— Requirement —
Reproduce the lines of the material exactly, excluding every image.

— Data block —
######

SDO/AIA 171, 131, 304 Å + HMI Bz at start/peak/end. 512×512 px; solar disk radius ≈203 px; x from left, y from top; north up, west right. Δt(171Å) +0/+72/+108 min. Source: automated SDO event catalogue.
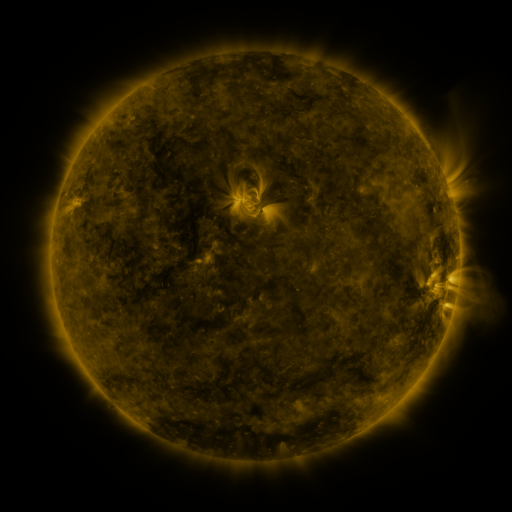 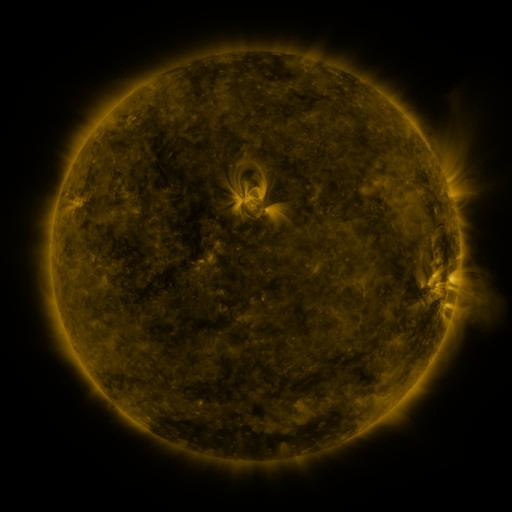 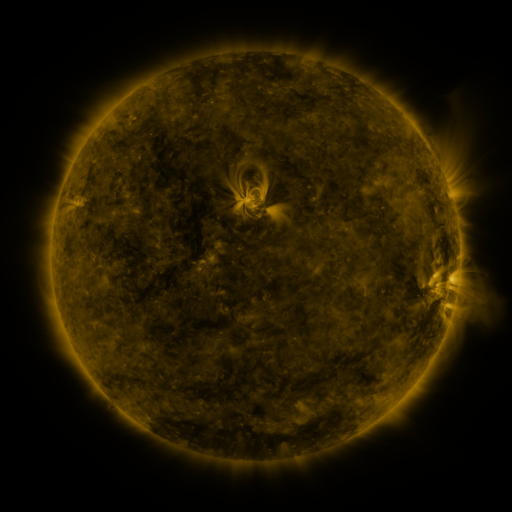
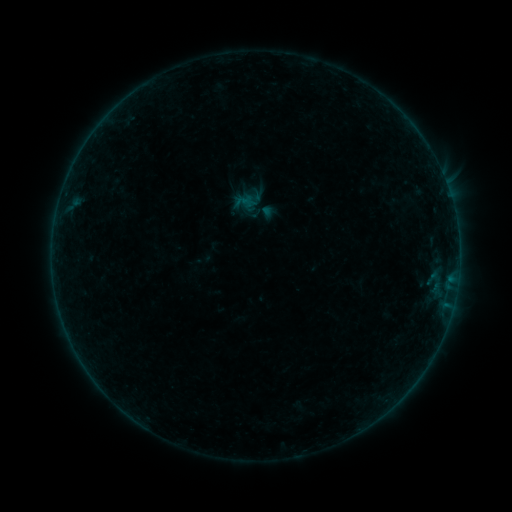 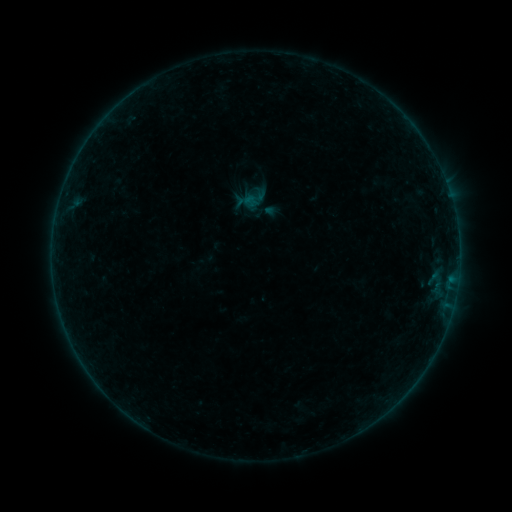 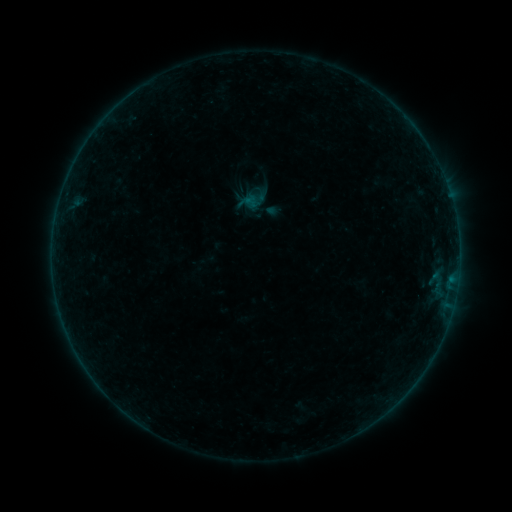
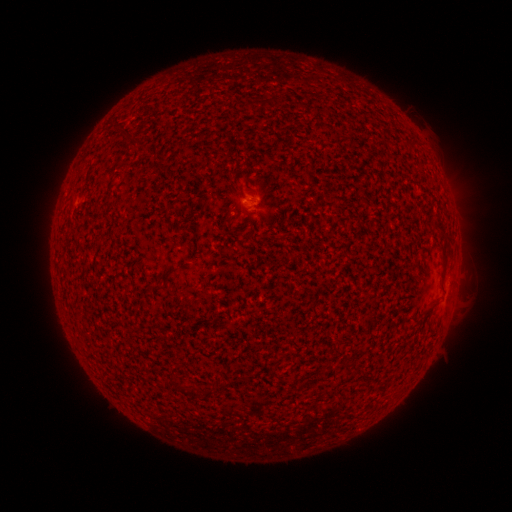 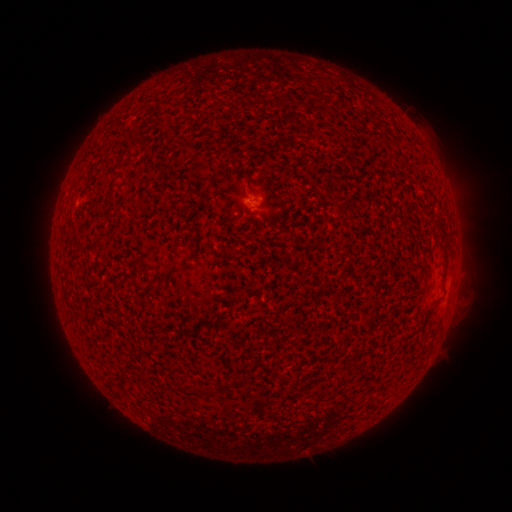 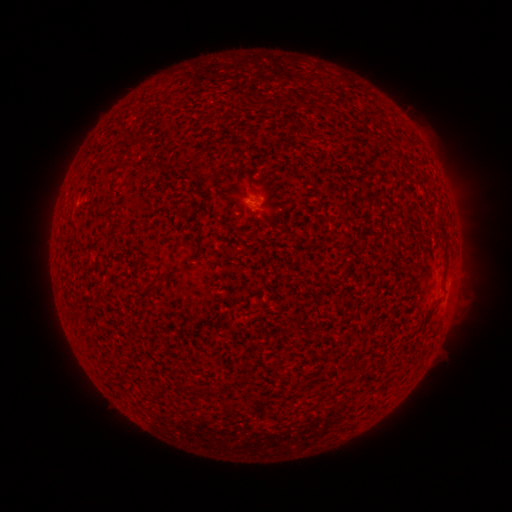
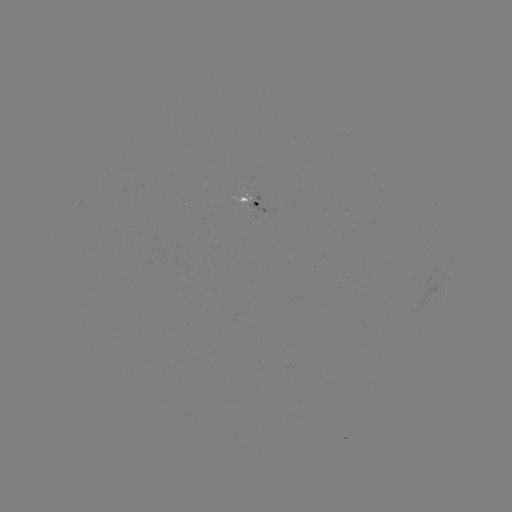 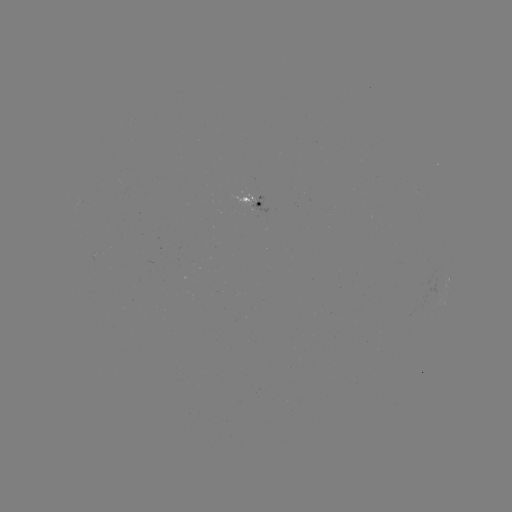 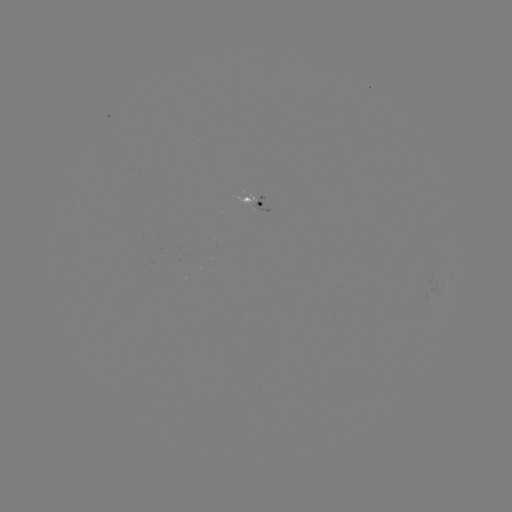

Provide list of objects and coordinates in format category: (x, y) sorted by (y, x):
emerging-flux region: (250, 194)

######

— Solution to the exercise —
SDO/AIA 171, 131, 304 Å + HMI Bz at start/peak/end. 512×512 px; solar disk radius ≈203 px; x from left, y from top; north up, west right. Δt(171Å) +0/+72/+108 min. Source: automated SDO event catalogue.

Provide list of objects and coordinates in format category: (x, y) sorted by (y, x):
emerging-flux region: (250, 194)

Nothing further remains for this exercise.